[Work instructions] Could you pull the text line from every one of the records below, copied character for character, with the pictures left out?

Excerpts from a dataset:
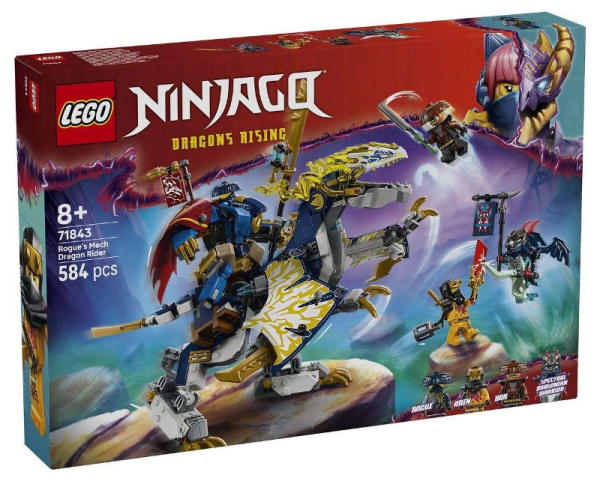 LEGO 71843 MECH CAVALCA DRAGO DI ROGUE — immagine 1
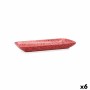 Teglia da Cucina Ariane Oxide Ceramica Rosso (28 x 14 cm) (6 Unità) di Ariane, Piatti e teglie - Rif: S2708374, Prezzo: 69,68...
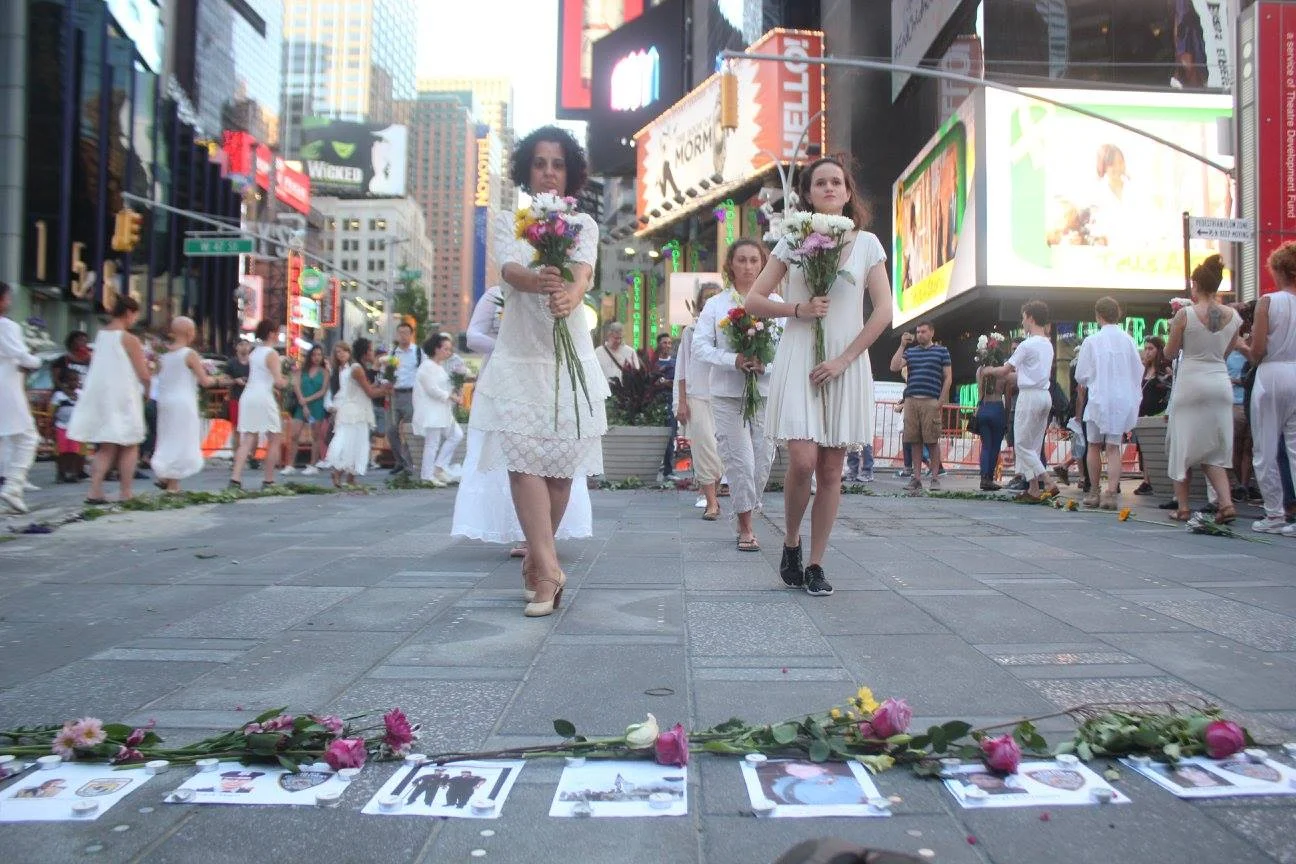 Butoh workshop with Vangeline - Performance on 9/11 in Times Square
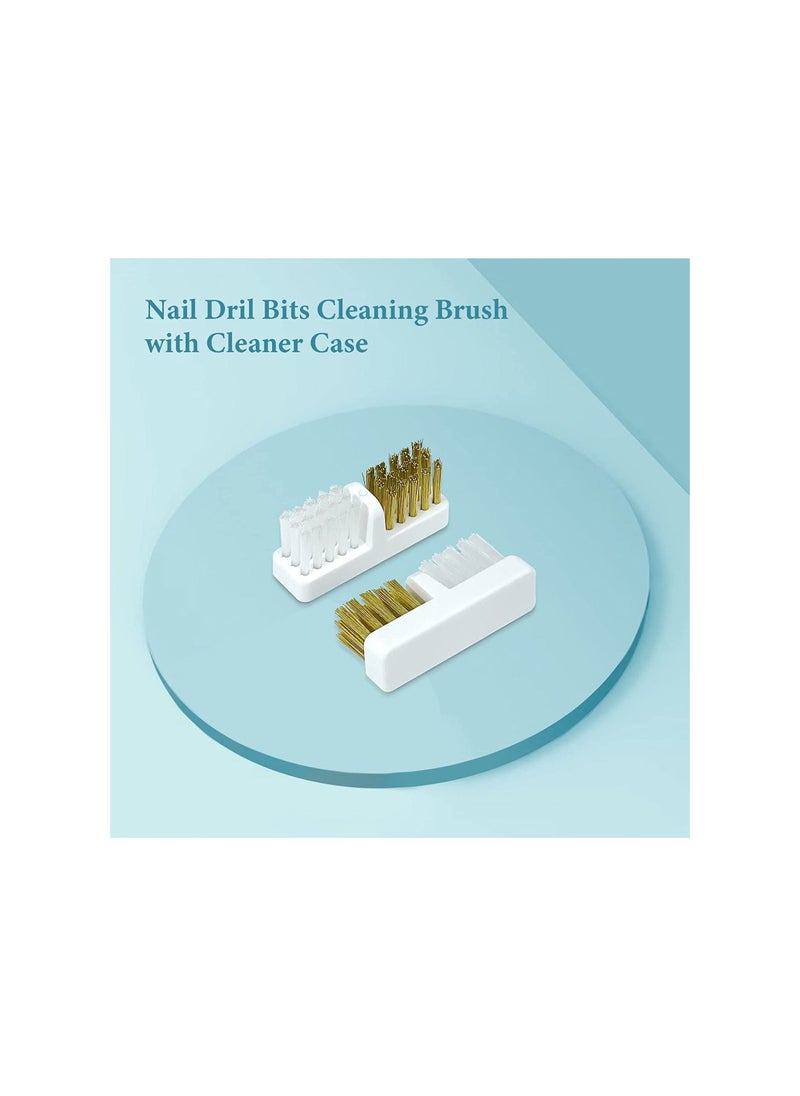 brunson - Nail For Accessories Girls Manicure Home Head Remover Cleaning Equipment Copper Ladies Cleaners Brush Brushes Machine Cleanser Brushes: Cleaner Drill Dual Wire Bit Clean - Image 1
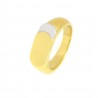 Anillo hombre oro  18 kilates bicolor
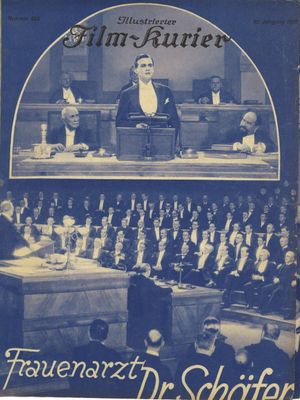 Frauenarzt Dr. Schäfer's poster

[Task result]
 LEGO 71843 MECH CAVALCA DRAGO DI ROGUE — immagine 1
 Teglia da Cucina Ariane Oxide Ceramica Rosso (28 x 14 cm) (6 Unità) di Ariane, Piatti e teglie - Rif: S2708374, Prezzo: 69,68...
 Butoh workshop with Vangeline - Performance on 9/11 in Times Square
 brunson - Nail For Accessories Girls Manicure Home Head Remover Cleaning Equipment Copper Ladies Cleaners Brush Brushes Machine Cleanser Brushes: Cleaner Drill Dual Wire Bit Clean - Image 1
 Anillo hombre oro  18 kilates bicolor
 Frauenarzt Dr. Schäfer's poster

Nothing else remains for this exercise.